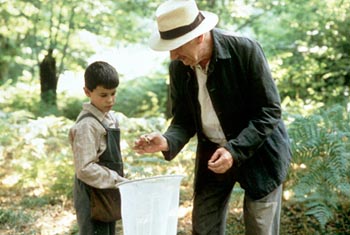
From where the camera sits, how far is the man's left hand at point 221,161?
7.30 feet

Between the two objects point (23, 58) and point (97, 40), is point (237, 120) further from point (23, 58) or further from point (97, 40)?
point (23, 58)

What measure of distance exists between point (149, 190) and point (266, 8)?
734cm

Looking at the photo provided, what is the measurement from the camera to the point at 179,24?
229cm

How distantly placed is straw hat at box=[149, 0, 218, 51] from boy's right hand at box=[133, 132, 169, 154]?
1.65 ft

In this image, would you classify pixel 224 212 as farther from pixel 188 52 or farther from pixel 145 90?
pixel 145 90

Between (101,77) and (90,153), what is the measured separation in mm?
442

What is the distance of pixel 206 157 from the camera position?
8.98 ft

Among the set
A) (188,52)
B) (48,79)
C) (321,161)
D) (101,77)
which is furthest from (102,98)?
(48,79)

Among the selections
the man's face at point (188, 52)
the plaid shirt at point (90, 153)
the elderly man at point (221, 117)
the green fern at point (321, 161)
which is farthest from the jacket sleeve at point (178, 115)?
the green fern at point (321, 161)

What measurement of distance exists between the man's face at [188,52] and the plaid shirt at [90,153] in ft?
1.98

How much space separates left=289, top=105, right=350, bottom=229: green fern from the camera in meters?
3.54

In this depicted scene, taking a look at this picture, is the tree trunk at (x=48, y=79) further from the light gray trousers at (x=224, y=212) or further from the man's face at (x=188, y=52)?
the man's face at (x=188, y=52)

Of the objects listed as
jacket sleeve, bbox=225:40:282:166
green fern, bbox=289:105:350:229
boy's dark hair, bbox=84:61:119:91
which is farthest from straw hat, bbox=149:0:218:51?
green fern, bbox=289:105:350:229

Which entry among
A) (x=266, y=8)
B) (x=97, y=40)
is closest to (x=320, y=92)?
(x=266, y=8)
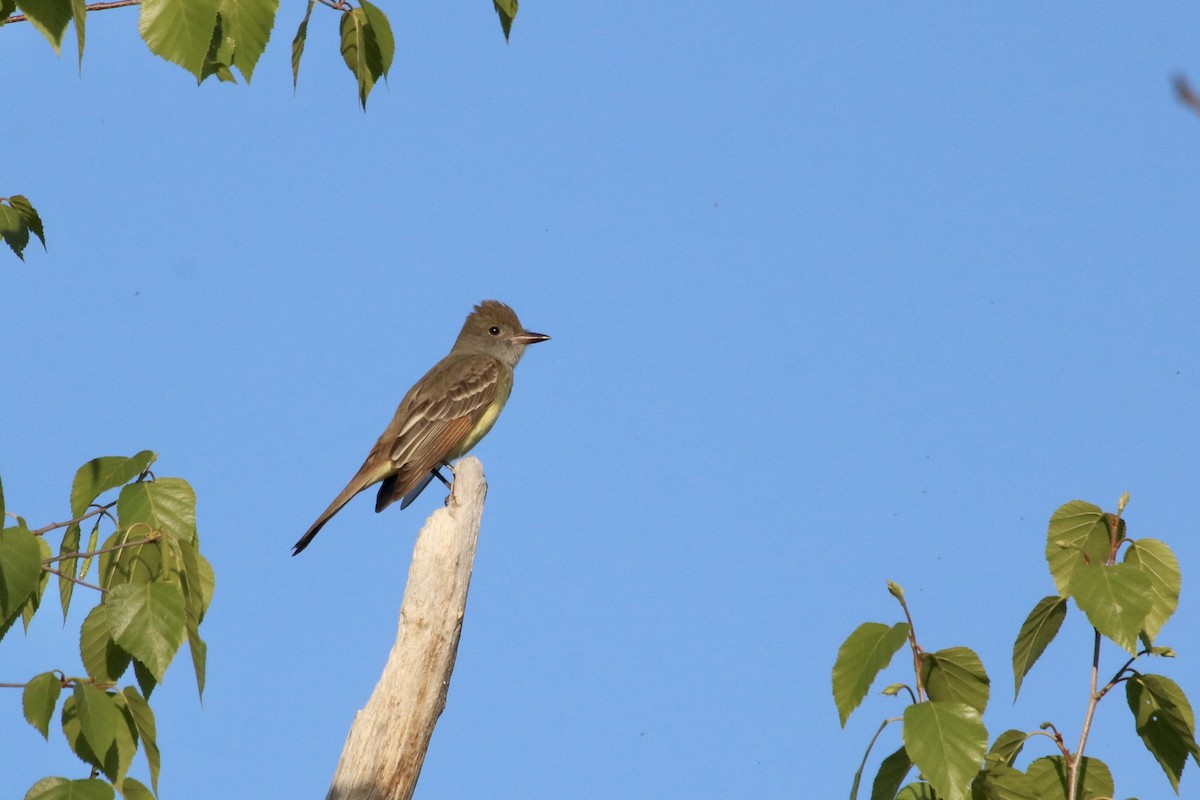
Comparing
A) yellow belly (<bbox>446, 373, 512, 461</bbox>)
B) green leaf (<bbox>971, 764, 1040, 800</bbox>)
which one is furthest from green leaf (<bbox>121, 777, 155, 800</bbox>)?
yellow belly (<bbox>446, 373, 512, 461</bbox>)

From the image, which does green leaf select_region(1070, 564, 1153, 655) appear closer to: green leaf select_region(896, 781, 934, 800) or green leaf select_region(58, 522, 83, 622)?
green leaf select_region(896, 781, 934, 800)

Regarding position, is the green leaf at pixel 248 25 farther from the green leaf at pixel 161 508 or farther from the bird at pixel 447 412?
the bird at pixel 447 412

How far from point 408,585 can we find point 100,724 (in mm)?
2914

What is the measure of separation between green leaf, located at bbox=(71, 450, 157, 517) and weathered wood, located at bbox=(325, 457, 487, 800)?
2153 mm

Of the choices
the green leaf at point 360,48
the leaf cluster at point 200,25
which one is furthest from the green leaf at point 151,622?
the green leaf at point 360,48

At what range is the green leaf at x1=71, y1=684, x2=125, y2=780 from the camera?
3182mm

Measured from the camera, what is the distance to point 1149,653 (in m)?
3.38

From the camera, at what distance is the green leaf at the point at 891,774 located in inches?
132

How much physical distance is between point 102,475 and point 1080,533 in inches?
120

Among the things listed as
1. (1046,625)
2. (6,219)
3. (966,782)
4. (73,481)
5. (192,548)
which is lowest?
(966,782)

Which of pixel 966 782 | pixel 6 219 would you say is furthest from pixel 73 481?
pixel 966 782

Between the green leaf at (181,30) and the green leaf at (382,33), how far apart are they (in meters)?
1.16

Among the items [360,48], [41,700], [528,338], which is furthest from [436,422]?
[41,700]

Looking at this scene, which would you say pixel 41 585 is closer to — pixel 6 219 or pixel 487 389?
pixel 6 219
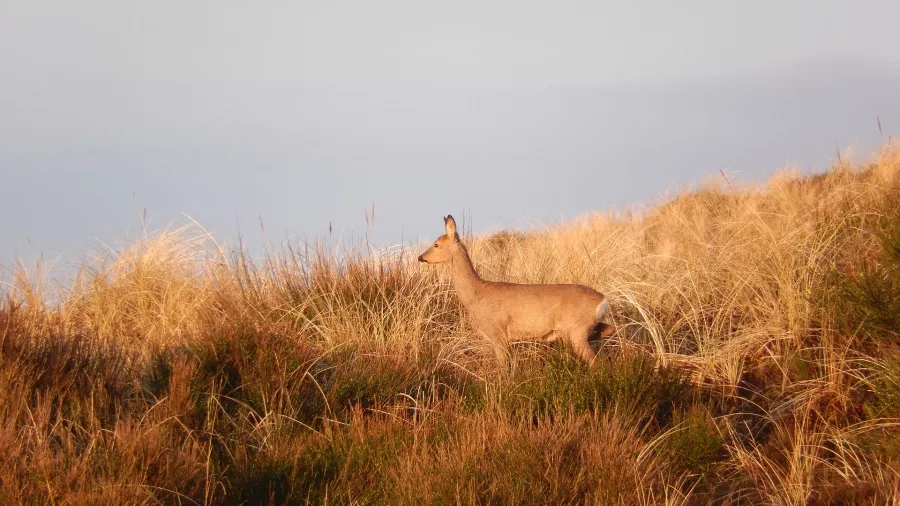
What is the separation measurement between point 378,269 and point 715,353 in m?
3.80

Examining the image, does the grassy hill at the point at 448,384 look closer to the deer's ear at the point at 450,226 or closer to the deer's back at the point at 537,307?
the deer's back at the point at 537,307

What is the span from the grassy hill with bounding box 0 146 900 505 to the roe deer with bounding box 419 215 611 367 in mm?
208

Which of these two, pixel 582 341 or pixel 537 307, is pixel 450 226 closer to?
pixel 537 307

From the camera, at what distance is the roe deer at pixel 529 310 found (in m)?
7.13

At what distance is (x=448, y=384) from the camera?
23.4 ft

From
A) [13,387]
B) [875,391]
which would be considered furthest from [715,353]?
[13,387]

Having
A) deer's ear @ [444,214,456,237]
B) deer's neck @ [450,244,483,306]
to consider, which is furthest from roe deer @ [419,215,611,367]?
deer's ear @ [444,214,456,237]

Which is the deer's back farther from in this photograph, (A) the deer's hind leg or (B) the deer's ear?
(B) the deer's ear

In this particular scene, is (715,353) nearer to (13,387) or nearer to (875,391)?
(875,391)

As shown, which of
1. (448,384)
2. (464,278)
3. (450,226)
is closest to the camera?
(448,384)

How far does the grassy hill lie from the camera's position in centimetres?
471

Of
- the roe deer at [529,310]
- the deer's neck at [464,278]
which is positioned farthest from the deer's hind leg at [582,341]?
the deer's neck at [464,278]

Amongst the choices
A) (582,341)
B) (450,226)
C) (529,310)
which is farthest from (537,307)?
(450,226)

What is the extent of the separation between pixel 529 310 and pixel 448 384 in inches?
36.3
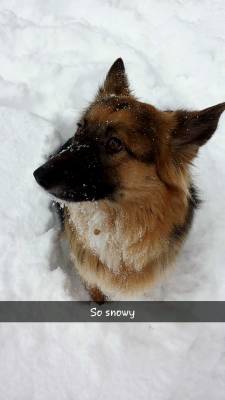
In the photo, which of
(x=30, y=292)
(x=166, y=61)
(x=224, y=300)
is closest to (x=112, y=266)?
(x=30, y=292)

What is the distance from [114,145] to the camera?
8.82 feet

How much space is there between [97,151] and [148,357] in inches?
73.4

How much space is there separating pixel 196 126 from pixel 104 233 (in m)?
1.06

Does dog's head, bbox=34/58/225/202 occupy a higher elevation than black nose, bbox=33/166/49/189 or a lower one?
higher

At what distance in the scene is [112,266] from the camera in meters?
3.16

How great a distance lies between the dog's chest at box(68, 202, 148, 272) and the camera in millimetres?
2904

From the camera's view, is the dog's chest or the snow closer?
the dog's chest

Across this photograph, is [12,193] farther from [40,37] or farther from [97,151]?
[40,37]

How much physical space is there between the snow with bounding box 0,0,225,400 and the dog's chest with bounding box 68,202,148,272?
Result: 61 centimetres

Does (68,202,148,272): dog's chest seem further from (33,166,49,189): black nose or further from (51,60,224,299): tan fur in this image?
(33,166,49,189): black nose

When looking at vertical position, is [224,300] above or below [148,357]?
above
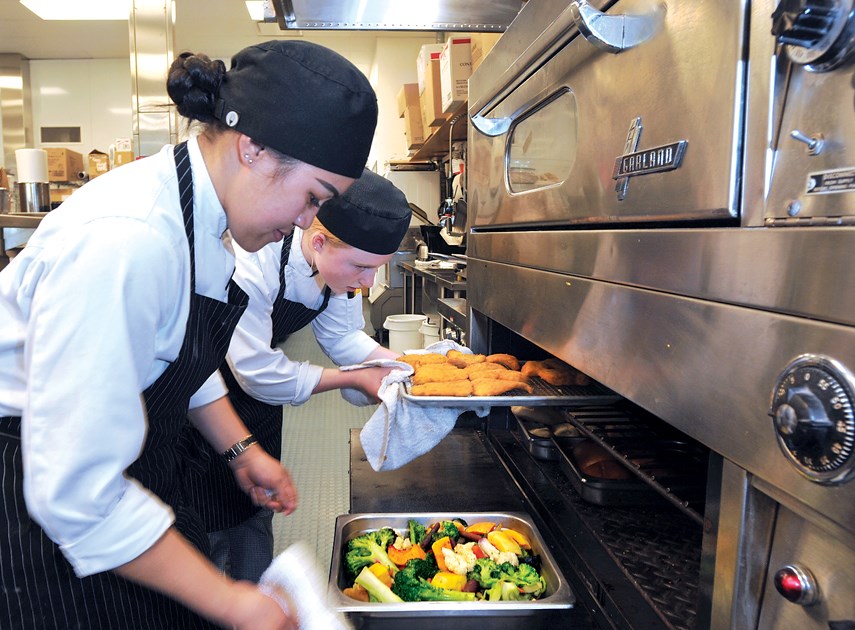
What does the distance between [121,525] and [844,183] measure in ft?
2.74

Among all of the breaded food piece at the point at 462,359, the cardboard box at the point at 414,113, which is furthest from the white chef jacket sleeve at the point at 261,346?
the cardboard box at the point at 414,113

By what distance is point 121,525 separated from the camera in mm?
757

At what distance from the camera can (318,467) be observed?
3209 mm

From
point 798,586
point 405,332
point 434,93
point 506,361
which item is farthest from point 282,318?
point 434,93

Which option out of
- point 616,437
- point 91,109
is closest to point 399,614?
point 616,437

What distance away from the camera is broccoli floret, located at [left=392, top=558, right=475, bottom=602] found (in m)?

----------

[SET PROBLEM] Copy each line of the records precisely and drop any images they hold.

[SOLUTION TO THIS EXERCISE]
From where the camera sits, how far is the man's left hand at point 221,161?
7.30 feet

Between the two objects point (23, 58) and point (97, 40), is point (237, 120) further from point (23, 58) or further from point (97, 40)?
point (23, 58)

What measure of distance exists between point (149, 190) and point (266, 8)?
734cm

Looking at the photo provided, what is the measurement from the camera to the point at 179,24?
229cm

How distantly placed is straw hat at box=[149, 0, 218, 51] from boy's right hand at box=[133, 132, 169, 154]?
1.65 ft

In this image, would you classify pixel 224 212 as farther from pixel 188 52 or farther from pixel 145 90?
pixel 145 90

Between (101,77) and (90,153), what is the measured separation in mm?
442

What is the distance of pixel 206 157 from the camera position?
8.98 ft

Among the set
A) (188,52)
B) (48,79)
C) (321,161)
D) (101,77)
which is furthest from (102,98)?
(48,79)

Among the selections
the man's face at point (188, 52)
the plaid shirt at point (90, 153)
the elderly man at point (221, 117)
the green fern at point (321, 161)
which is farthest from the jacket sleeve at point (178, 115)?
the green fern at point (321, 161)

What measurement of distance exists between the man's face at [188,52] and the plaid shirt at [90,153] in ft?
1.98

How much space separates left=289, top=105, right=350, bottom=229: green fern from the camera in meters?
3.54

In this depicted scene, taking a look at this picture, is the tree trunk at (x=48, y=79) further from the light gray trousers at (x=224, y=212) or further from the man's face at (x=188, y=52)?
the man's face at (x=188, y=52)

Of the objects listed as
jacket sleeve, bbox=225:40:282:166
green fern, bbox=289:105:350:229
boy's dark hair, bbox=84:61:119:91
which is farthest from straw hat, bbox=149:0:218:51?
green fern, bbox=289:105:350:229

Which entry among
A) (x=266, y=8)
B) (x=97, y=40)
is closest to (x=320, y=92)?
(x=266, y=8)
Comparing
A) yellow belly (<bbox>446, 373, 512, 461</bbox>)
B) green leaf (<bbox>971, 764, 1040, 800</bbox>)
which one is furthest from green leaf (<bbox>121, 777, 155, 800</bbox>)?
yellow belly (<bbox>446, 373, 512, 461</bbox>)

From the image, which does green leaf select_region(1070, 564, 1153, 655) appear closer to: green leaf select_region(896, 781, 934, 800) or green leaf select_region(58, 522, 83, 622)?
green leaf select_region(896, 781, 934, 800)

Regarding position, is the green leaf at pixel 248 25 farther from the green leaf at pixel 161 508 or farther from the bird at pixel 447 412?
the bird at pixel 447 412

How far from point 408,585 can we find point 100,724 (in mm)?
2914

What is the measure of separation between green leaf, located at bbox=(71, 450, 157, 517) and weathered wood, located at bbox=(325, 457, 487, 800)?
2153 mm

Of the choices
the green leaf at point 360,48
the leaf cluster at point 200,25
which one is furthest from the green leaf at point 151,622?
the green leaf at point 360,48

At what range is the green leaf at x1=71, y1=684, x2=125, y2=780 from the camera?
3182mm

Measured from the camera, what is the distance to point 1149,653 (in m)?
3.38

From the camera, at what distance is the green leaf at the point at 891,774 located in inches?
132

How much physical distance is between point 102,475 and point 1080,533 in inches?
120

Among the things listed as
1. (1046,625)
2. (6,219)
3. (966,782)
4. (73,481)
5. (192,548)
which is lowest?
(966,782)

Which of pixel 966 782 | pixel 6 219 would you say is furthest from pixel 73 481?
pixel 966 782

Between the green leaf at (181,30) and the green leaf at (382,33), how far apart are they (in meters)?
1.16

Among the items [360,48], [41,700], [528,338], which is furthest from [436,422]?
[41,700]

Looking at this scene, which would you say pixel 41 585 is closer to — pixel 6 219 or pixel 487 389?
pixel 6 219
What is the separation measurement between point 378,269 and point 715,353 in m?
3.80

Examining the image, does the grassy hill at the point at 448,384 look closer to the deer's ear at the point at 450,226 or closer to the deer's back at the point at 537,307?
the deer's back at the point at 537,307

What is the span from the grassy hill with bounding box 0 146 900 505 to the roe deer with bounding box 419 215 611 367 in mm?
208

Which of these two, pixel 582 341 or pixel 537 307, is pixel 450 226 closer to?
pixel 537 307

From the camera, at what distance is the roe deer at pixel 529 310 found (in m)?
7.13

At what distance is (x=448, y=384) from the camera?
23.4 ft

From
A) [13,387]
B) [875,391]
which would be considered furthest from [715,353]?
[13,387]

Having
A) deer's ear @ [444,214,456,237]
B) deer's neck @ [450,244,483,306]
to consider, which is furthest from roe deer @ [419,215,611,367]?
deer's ear @ [444,214,456,237]

Which is the deer's back farther from in this photograph, (A) the deer's hind leg or (B) the deer's ear?
(B) the deer's ear

In this particular scene, is (715,353) nearer to (13,387) or nearer to (875,391)?
(875,391)

As shown, which of
1. (448,384)
2. (464,278)
3. (450,226)
is closest to the camera?
(448,384)

How far does the grassy hill lie from the camera's position in centimetres?
471

Of
- the roe deer at [529,310]
- the deer's neck at [464,278]
which is positioned farthest from the deer's hind leg at [582,341]?
the deer's neck at [464,278]

Amongst the choices
A) (582,341)
B) (450,226)
C) (529,310)
which is farthest from (537,307)?
(450,226)

What is the extent of the separation between pixel 529 310 and pixel 448 384 in inches?
36.3
In the photo, which of
(x=30, y=292)
(x=166, y=61)
(x=224, y=300)
is closest to (x=112, y=266)?
(x=30, y=292)

What is the distance from [114,145] to the camera?
8.82 feet

How much space is there between [97,151] and [148,357] in inches?
73.4

How much space is there separating pixel 196 126 from pixel 104 233 (in m)?
1.06

Does dog's head, bbox=34/58/225/202 occupy a higher elevation than black nose, bbox=33/166/49/189 or a lower one?
higher

At what distance in the scene is [112,266] from the camera in meters?
3.16

How great a distance lies between the dog's chest at box(68, 202, 148, 272) and the camera in millimetres?
2904

From the camera's view, is the dog's chest or the snow closer?
the dog's chest

Across this photograph, is [12,193] farther from [40,37] or farther from [97,151]?
[40,37]

How much physical space is there between the snow with bounding box 0,0,225,400 and the dog's chest with bounding box 68,202,148,272?
Result: 61 centimetres

Does (68,202,148,272): dog's chest seem further from (33,166,49,189): black nose or further from (51,60,224,299): tan fur in this image?
(33,166,49,189): black nose

When looking at vertical position, is [224,300] above or below [148,357]?
above
What does the distance between [121,525] and [844,183] measure in ft?
2.74

Among all of the breaded food piece at the point at 462,359, the cardboard box at the point at 414,113, which is furthest from the white chef jacket sleeve at the point at 261,346?
the cardboard box at the point at 414,113

By what distance is point 121,525 separated from the camera in mm?
757

At what distance from the camera can (318,467) be observed?
3209 mm

From
point 798,586
point 405,332
point 434,93
point 506,361
which item is farthest from point 282,318?
point 434,93

Which option out of
- point 616,437
- point 91,109
is closest to point 399,614?
point 616,437

What distance away from the camera is broccoli floret, located at [left=392, top=558, right=475, bottom=602] found (in m)?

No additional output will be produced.